Swann continued to switch between the first and second team in 1999 although he showed improved form, in 12 first-class matches he scored 573 runs at an average of 31.83. Playing against Nottinghamshire in June he scored a career-best 154 and shared a 217-run partnership with Matthew Hayden in the process, despite this he returned to second XI cricket the following week. He made his List A debut against Nottinghamshire a month later, scoring 74 as opener and again sharing a century partnership with Hayden.

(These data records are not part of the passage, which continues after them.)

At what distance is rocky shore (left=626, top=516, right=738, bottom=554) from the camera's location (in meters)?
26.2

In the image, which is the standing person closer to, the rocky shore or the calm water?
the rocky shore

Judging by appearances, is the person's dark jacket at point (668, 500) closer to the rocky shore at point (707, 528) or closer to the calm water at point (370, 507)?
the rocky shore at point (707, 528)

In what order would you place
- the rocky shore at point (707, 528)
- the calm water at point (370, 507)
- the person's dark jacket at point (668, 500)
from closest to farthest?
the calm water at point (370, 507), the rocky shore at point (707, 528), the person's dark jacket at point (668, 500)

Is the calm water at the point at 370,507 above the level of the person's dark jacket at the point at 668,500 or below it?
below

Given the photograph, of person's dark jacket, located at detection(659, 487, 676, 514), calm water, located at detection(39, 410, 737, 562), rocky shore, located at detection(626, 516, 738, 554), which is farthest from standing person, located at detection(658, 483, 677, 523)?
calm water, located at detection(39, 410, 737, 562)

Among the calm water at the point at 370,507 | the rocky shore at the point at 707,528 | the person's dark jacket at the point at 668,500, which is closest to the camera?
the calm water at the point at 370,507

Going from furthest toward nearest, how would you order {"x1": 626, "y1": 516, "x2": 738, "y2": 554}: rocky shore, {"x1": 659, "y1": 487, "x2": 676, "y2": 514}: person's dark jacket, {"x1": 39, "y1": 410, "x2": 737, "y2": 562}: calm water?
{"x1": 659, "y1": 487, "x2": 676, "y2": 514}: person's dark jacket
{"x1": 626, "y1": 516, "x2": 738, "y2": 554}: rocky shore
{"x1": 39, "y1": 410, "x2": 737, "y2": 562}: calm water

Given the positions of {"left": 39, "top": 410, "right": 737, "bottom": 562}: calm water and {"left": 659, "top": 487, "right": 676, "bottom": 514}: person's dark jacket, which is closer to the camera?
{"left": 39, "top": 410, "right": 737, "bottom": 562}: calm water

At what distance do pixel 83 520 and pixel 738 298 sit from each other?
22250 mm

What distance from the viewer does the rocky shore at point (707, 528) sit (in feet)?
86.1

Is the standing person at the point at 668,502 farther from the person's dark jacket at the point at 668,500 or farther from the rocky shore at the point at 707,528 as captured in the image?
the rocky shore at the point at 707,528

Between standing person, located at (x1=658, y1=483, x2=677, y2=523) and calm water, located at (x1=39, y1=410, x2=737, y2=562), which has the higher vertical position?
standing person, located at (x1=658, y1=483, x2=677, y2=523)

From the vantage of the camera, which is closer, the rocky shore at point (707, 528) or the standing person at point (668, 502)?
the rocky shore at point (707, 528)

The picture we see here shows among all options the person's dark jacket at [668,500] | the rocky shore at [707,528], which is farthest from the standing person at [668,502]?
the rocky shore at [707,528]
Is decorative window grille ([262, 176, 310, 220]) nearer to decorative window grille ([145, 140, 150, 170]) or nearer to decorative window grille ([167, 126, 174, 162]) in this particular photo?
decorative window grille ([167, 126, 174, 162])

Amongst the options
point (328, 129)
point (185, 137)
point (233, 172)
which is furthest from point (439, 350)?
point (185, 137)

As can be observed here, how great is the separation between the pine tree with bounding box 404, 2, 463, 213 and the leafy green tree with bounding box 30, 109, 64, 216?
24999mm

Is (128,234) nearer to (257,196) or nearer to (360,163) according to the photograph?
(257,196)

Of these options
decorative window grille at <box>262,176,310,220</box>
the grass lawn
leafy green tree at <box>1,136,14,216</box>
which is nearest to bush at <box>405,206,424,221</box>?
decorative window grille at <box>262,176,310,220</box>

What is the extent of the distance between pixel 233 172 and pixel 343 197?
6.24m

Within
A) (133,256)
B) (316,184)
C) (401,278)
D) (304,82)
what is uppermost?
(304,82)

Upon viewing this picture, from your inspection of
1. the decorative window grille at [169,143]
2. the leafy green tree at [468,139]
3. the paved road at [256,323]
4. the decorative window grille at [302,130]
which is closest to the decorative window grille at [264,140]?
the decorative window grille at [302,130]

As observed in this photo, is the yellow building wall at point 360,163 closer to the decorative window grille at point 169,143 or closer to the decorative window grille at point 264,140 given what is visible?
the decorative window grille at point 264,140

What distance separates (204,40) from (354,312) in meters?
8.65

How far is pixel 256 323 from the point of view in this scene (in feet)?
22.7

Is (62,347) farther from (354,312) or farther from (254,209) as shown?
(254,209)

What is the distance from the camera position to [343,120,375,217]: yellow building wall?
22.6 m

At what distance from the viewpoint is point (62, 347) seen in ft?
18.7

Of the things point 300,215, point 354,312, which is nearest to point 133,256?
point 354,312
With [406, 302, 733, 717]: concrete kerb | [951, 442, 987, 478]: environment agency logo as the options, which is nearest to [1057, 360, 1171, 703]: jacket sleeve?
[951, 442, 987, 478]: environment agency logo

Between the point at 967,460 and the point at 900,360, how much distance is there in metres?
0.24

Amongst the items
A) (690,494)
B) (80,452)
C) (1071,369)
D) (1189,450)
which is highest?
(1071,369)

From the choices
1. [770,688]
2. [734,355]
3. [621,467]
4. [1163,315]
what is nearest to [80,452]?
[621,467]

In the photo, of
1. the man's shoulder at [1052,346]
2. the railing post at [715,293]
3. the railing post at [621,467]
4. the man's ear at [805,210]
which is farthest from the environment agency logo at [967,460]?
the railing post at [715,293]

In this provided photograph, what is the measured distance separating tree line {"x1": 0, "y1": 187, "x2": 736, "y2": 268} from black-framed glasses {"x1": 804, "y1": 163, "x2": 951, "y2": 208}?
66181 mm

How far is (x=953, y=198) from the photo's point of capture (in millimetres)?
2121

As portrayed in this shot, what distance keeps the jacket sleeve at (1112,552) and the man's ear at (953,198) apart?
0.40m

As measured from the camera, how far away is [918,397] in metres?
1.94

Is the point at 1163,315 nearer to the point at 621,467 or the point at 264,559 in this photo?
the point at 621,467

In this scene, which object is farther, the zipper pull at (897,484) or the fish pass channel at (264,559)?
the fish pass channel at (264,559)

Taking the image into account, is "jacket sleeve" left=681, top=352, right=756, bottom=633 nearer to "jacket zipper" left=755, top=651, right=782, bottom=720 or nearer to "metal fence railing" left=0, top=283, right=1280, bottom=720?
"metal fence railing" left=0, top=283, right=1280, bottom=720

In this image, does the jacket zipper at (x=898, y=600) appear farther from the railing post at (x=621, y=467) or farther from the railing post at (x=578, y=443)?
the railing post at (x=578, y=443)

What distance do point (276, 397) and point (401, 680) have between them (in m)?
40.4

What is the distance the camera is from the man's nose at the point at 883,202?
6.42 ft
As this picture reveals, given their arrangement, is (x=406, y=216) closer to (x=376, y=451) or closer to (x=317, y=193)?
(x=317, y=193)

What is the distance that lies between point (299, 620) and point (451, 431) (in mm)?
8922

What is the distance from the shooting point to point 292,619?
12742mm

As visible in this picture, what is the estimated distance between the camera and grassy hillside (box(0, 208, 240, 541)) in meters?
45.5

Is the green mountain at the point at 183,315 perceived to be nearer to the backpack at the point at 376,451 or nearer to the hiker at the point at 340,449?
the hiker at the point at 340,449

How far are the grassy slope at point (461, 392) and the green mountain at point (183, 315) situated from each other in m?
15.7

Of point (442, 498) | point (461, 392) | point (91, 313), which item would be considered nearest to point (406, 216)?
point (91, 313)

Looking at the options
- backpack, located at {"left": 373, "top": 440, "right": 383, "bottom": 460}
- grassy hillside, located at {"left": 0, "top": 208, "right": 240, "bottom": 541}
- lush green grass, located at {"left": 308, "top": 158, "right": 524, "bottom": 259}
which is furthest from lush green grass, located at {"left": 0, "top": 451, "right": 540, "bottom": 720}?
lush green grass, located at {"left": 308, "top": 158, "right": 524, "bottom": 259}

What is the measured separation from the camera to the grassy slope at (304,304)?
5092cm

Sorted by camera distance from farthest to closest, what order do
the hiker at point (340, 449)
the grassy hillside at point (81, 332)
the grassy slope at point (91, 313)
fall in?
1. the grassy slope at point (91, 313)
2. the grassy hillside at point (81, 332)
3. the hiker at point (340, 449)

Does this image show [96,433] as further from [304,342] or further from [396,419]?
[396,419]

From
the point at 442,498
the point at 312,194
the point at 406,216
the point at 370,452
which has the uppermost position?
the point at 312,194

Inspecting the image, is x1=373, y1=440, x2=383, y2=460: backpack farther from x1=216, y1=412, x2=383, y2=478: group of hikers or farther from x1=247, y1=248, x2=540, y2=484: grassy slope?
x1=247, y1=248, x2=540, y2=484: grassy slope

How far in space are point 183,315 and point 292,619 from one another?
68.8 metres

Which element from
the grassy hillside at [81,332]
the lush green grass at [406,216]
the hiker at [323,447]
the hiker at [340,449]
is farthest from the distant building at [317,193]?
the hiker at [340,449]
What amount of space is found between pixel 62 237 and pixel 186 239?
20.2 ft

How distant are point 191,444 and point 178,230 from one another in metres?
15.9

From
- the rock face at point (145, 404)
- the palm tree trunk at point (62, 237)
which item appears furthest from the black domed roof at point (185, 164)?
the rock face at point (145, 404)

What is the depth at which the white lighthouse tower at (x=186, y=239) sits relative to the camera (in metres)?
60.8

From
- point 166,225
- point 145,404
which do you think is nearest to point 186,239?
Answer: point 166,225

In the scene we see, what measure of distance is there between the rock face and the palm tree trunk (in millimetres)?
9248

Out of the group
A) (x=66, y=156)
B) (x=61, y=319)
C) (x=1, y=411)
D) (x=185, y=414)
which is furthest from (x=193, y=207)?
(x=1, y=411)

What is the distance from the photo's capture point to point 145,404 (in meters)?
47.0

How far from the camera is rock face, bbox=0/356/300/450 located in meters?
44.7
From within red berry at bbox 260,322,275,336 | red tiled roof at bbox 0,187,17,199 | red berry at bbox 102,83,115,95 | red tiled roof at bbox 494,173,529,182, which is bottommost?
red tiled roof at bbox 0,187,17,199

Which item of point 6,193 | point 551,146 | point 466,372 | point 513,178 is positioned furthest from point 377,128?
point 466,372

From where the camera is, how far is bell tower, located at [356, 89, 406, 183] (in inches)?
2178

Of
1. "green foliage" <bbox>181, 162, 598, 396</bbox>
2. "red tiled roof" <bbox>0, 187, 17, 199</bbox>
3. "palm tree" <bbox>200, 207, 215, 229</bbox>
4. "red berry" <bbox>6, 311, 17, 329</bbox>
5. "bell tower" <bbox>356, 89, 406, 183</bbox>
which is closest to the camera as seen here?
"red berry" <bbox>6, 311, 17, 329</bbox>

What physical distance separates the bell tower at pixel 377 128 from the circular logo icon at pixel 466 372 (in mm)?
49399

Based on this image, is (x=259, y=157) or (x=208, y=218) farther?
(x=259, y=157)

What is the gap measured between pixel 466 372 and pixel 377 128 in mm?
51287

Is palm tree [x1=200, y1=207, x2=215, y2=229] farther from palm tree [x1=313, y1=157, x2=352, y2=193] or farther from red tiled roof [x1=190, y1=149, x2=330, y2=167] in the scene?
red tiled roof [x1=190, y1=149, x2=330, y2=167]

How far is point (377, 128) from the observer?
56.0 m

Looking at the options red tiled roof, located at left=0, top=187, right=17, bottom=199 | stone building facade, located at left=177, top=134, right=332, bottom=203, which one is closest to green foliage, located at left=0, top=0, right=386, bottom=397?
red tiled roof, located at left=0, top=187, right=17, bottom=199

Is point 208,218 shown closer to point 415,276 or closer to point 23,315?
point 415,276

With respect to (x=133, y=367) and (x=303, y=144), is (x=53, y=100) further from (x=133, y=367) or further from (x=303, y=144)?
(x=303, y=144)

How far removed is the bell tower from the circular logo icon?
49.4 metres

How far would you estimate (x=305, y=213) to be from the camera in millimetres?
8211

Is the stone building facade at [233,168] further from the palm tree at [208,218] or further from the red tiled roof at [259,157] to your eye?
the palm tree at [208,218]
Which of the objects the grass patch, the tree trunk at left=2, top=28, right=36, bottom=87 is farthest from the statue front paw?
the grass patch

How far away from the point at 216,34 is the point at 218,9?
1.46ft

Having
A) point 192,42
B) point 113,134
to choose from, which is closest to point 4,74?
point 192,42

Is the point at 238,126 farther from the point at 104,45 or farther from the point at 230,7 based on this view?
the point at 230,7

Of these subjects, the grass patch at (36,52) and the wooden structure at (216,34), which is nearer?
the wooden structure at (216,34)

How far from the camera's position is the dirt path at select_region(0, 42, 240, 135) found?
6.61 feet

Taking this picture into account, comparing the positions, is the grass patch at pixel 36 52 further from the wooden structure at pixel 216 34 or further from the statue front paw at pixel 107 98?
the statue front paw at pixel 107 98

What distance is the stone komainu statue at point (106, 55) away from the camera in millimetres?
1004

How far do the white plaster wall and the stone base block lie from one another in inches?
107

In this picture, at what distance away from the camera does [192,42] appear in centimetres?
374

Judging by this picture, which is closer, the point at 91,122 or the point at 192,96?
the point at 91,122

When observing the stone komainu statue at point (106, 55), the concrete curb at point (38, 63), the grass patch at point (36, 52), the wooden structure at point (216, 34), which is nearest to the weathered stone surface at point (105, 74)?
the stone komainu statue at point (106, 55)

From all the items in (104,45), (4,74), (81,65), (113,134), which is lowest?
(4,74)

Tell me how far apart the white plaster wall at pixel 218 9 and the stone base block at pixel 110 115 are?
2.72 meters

In 2000 Swann made only three first-class appearances and after a poor 2001 season in which he averaged 21.77 from 13 matches he was released by the club.

===Lancashire===
In January 2002 Swann was signed by Lancashire to strengthen their batting options following the retirement of Mike Atherton. Swann was a regular opener during the 2002 season playing 18 first-class matches and scoring 1,073 runs at 37.00. His tally was the first and only time he reached a 1,000 runs in a season and included two centuries, both against Yorkshire. Innings of 128 and 111 made him the first Lancastrian to score centuries in his first two Roses matches.

The following two seasons were less successful for Swann, in 15 first-class matches he scored 467 runs at 21.22. He was released by the club at the end of 2004 season.

==Post-playing career==
Post cricket, Swann embarked on a career as a journalist as the sports correspondent of the Northamptonshire Evening Telegraph. Between 2014 and 2016, he was head of production and planning for The Cricketer magazine. Since 2020, he has acted as a match referee in English county cricket.